恋愛なんてまったくわからない子供の僕が同情して泣き出すなんてそれもおかしな話だけど、僕はこの叔父さんの心苦しさを思うと悲しくてしょうがないのだ。「叔父さんは悪くないよ」
大きくてあったかな手のひらがうずくまる僕の頭をそっと撫でた。
ああ、こうして叔父さんに頭を撫でてもらうとそれはお父さんにそっくりだ。
僕のお父さんと叔父さんは真逆の性格だけど、こういうところはしっかり似てるんだ。あ、でも、お父さんも移り気だったかな。
「ごめんな、泣くな。多分彼女は満足したんだよ。だから叔父さんに会わなくなったんだ。もう大丈夫だって、十分だって…」
最後はとぎれとぎれでよく聞こえなかった。
叔父さんは一晩で海が広がりそうなくらい号泣していた。そんなに彼女のことを想っていたんだ。
でも、ああ、これじゃ、叔父さんはもう他の人を愛せないんじゃないだろうか。ずっとこれから永遠に掴めない彼女の姿に捕らわれたまま、誰かを本気で愛すことなんてできないんじゃないだろうか。
移り気に定評がある叔父さんだけれど、本当は一途なのを僕は知っている。
好きになったアイドルは人気がなくなっても応援し続けているし、お母さんと離婚して家を出て行ったお父さんの遺物のような僕をこうして近くに引き取ったあとも、小さいころと変わらず接してくれている。精神を病んだお母さんを今でもずっと看病してくれている。

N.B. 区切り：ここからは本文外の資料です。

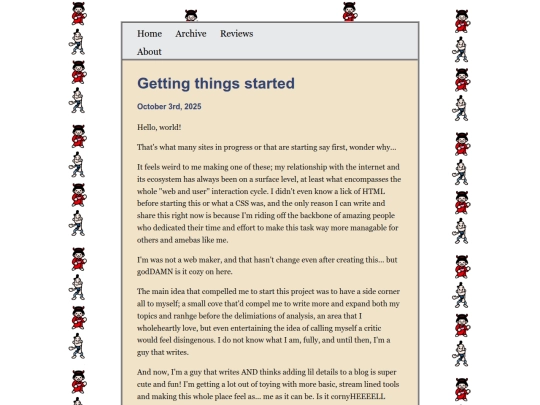 Home Archive Reviews
About

Getting things started

October 3rd, 2025

Hello, world!

That's what many sites in progress or that are starting say first, wonder why...

It feels weird to me making one of these; my relationship with the internet and its ecosystem has always been on a surface level, at least what encompasses the whole "web and user" interaction cycle. I didn't even know a lick of HTML before starting this or what a CSS was, and the only reason I can write and share this right now is because I'm riding off the backbone of amazing people who dedicated their time and effort to make this task way more managable for others and amebas like me.

I'm was not a web maker, and that hasn't change even after creating this... but godDAMN is it cozy on here.

The main idea that compelled me to start this project was to have a side corner all to myself; a small cove that'd compel me to write more and expand both my topics and ranhge before the delimiations of analysis, an area that I wholeheartly love, but even entertaining the idea of calling myself a critic would feel disingenous. I do not know what I am, fully, and until then, I'm a guy that writes.

And now, I'm a guy that writes AND thinks adding lil details to a blog is super cute and fun! I'm getting a lot out of toying with more basic, stream lined tools and making this whole place feel as... me as it can be. Is it cornyHEEEELL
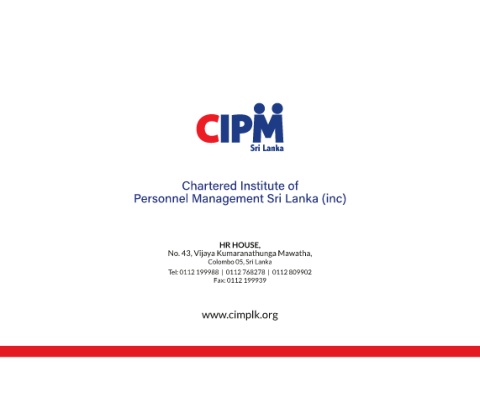 CIPM
Sri Lanka

Chartered Institute of
Personnel Management Sri Lanka (inc)

HR HOUSE,
No. 43, Vijaya Kumaranathunga Mawatha,
Colombo 05, Sri Lanka
Tel: 0112 199988 | 0112 768278 | 0112 809902
Fax: 0112 199939

www.cimplk.org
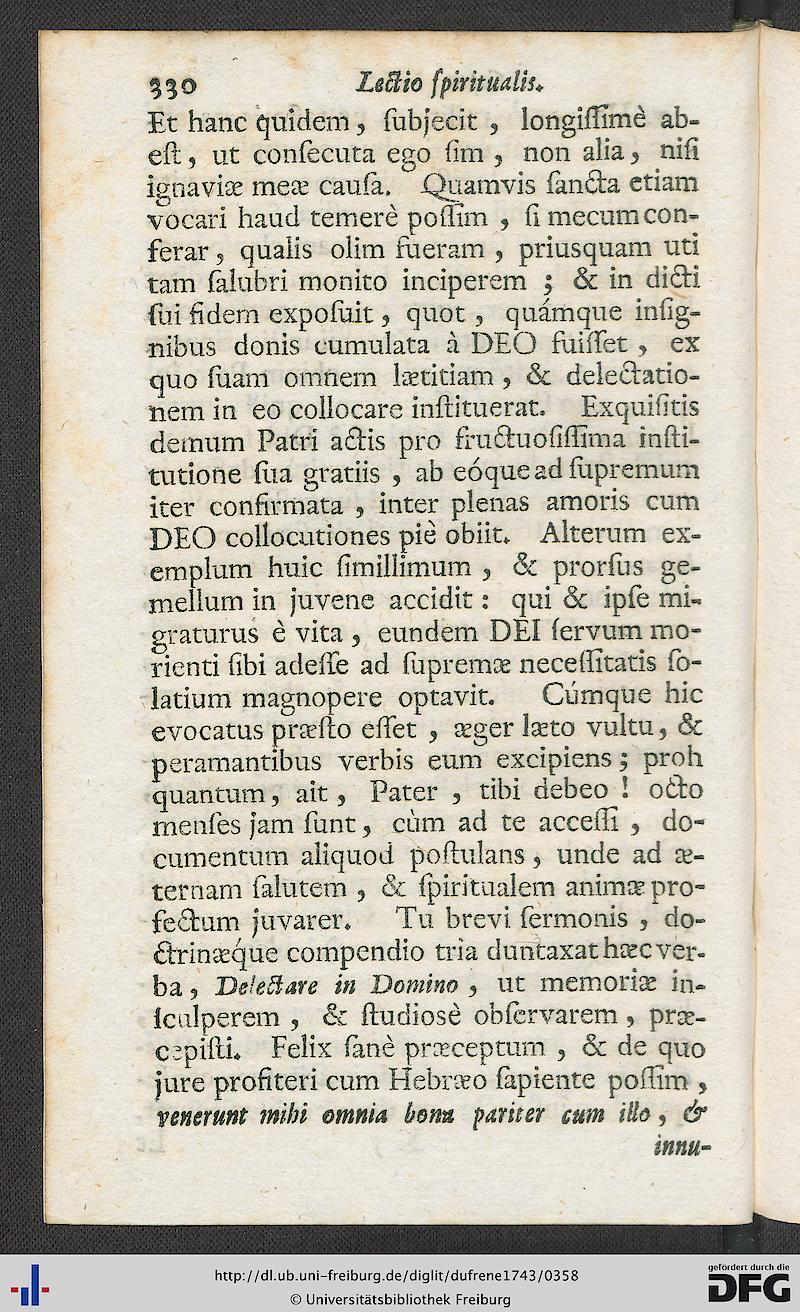 330 Lectio spiritualis.

Et hanc quidem, subjecit, longissimè abest, ut consecuta ego sim, non alia, nisi ignaviæ meæ causa. Quamvis sancta etiam vocari haud temerè possim, si mecum conferar, qualis olim fueram, priusquam uti tam salubri monito inciperem; & in dicti sui fidem exposuit, quot, quámque insignibus donis cumulata à DEO fuisset, ex quo suam omnem lætitiam, & delectationem in eo collocare instituerat. Exquisitis demum Patri actis pro fructuosissima institutione sua gratiis, ab eóque ad supremum iter confirmata, inter plenas amoris cum DEO collocutiones piè obiit. Alterum exemplum huic simillimum, & prorsus gemellum in juvene accidit: qui & ipse migraturus è vita, eundem DEI servum morienti sibi adesse ad supremæ necessitatis solatium magnopere optavit. Cúmque hic evocatus præsto esset, æger læto vultu, & peramantibus verbis eum excipiens; proh quantum, ait, Pater, tibi debeo! octo menses jam sunt, cùm ad te accessi, documentum aliquod postulans, unde ad æternam salutem, & spiritualem animæ profectum juvarer. Tu brevi sermonis, doctrinæque compendio tria duntaxat hæc verba, Delectare in Domino, ut memoriæ insculperem, & studiosè observarem, præcepisti. Felix sanè præceptum, & de quo jure profiteri cum Hebræo sapiente possim, venerunt mihi omnia bona pariter cum illo, & innu-

http://dl.ub.uni-freiburg.de/diglit/dufrene1743/0358
© Universitätsbibliothek Freiburg
gefördert durch die DFG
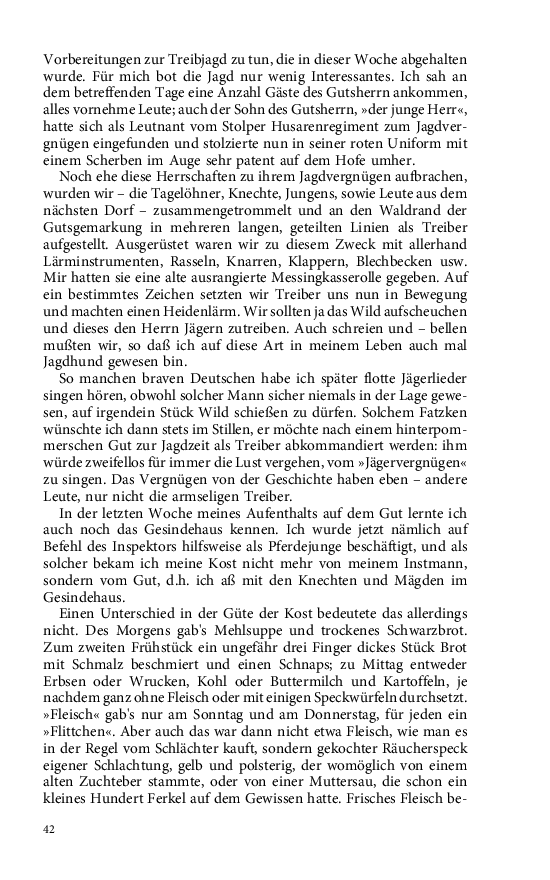 Vorbereitungen zur Treibjagd zu tun, die in dieser Woche abgehalten wurde. Für mich bot die Jagd nur wenig Interessantes. Ich sah an dem betreffenden Tage eine Anzahl Gäste des Gutsherrn ankommen, alles vornehme Leute; auch der Sohn des Gutsherrn, »der junge Herr«, hatte sich als Leutnant vom Stolper Husarenregiment zum Jagdvergnügen eingefunden und stolzierte nun in seiner roten Uniform mit einem Scherben im Auge sehr patent auf dem Hofe umher.

Noch ehe diese Herrschaften zu ihrem Jagdvergnügen aufbrachen, wurden wir – die Tagelöhner, Knechte, Jungens, sowie Leute aus dem nächsten Dorf – zusammengetrommelt und an den Waldrand der Gutsgemarkung in mehreren langen, geteilten Linien als Treiber aufgestellt. Ausgerüstet waren wir zu diesem Zweck mit allerhand Lärminstrumenten, Rasseln, Knarren, Klappern, Blechbecken usw. Mir hatten sie eine alte ausrangierte Messingkasserolle gegeben. Auf ein bestimmtes Zeichen setzten wir Treiber uns nun in Bewegung und machten einen Heidenlärm. Wir sollten ja das Wild aufscheuchen und dieses den Herrn Jägern zutreiben. Auch schreien und – bellen mußten wir, so daß ich auf diese Art in meinem Leben auch mal Jagdhund gewesen bin.

So manchen braven Deutschen habe ich später flotte Jägerlieder singen hören, obwohl solcher Mann sicher niemals in der Lage gewesen, auf irgendein Stück Wild schießen zu dürfen. Solchem Fatzken wünschte ich dann stets im Stillen, er möchte nach einem hinterpommerschen Gut zur Jagdzeit als Treiber abkommandiert werden: ihm würde zweifellos für immer die Lust vergehen, vom »Jägervergnügen« zu singen. Das Vergnügen von der Geschichte haben eben – andere Leute, nur nicht die armseligen Treiber.

In der letzten Woche meines Aufenthalts auf dem Gut lernte ich auch noch das Gesindehaus kennen. Ich wurde jetzt nämlich auf Befehl des Inspektors hilfsweise als Pferdejunge beschäftigt, und als solcher bekam ich meine Kost nicht mehr von meinem Instmann, sondern vom Gut, d.h. ich aß mit den Knechten und Mägden im Gesindehaus.

Einen Unterschied in der Güte der Kost bedeutete das allerdings nicht. Des Morgens gab's Mehlsuppe und trockenes Schwarzbrot. Zum zweiten Frühstück ein ungefähr drei Finger dickes Stück Brot mit Schmalz beschmiert und einen Schnaps; zu Mittag entweder Erbsen oder Wrucken, Kohl oder Buttermilch und Kartoffeln, je nachdem ganz ohne Fleisch oder mit einigen Speckwürfeln durchsetzt. »Fleisch« gab's nur am Sonntag und am Donnerstag, für jeden ein »Flittchen«. Aber auch das war dann nicht etwa Fleisch, wie man es in der Regel vom Schlächter kauft, sondern gekochter Räucherspeck eigener Schlachtung, gelb und polsterig, der womöglich von einem alten Zuchteber stammte, oder von einer Muttersau, die schon ein kleines Hundert Ferkel auf dem Gewissen hatte. Frisches Fleisch be-

42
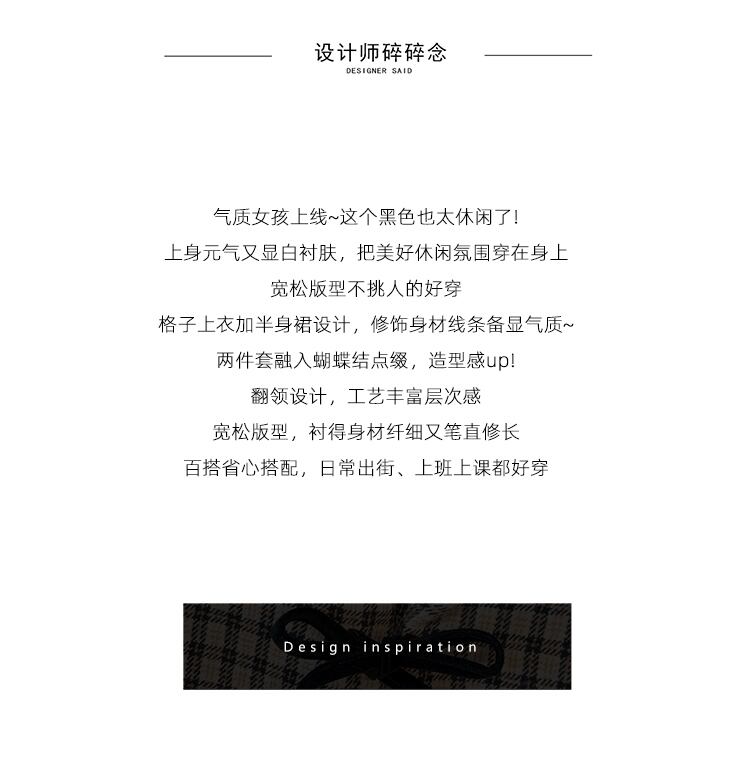 设计师碎碎念
DESIGNER SAID

气质女孩上线~这个黑色也太休闲了!
上身元气又显白衬肤，把美好休闲氛围穿在身上
宽松版型不挑人的好穿
格子上衣加半身裙设计，修饰身材线条备显气质~
两件套融入蝴蝶结点缀，造型感up!
翻领设计，工艺丰富层次感
宽松版型，衬得身材纤细又笔直修长
百搭省心搭配，日常出街、上班上课都好穿

Design inspiration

そんな優しい叔父さんをおいてけぼりにした彼女はきっと、ものすごくずるいんだ。
ねえ、海の蒼の人。どうかもう一度叔父さんに会って、ありがとうと一言だけ告げていってよ。
そう言って僕は、ごおんという音と共に高波が崖にぶつかっていくのを朝までじっと眺めていたんだ。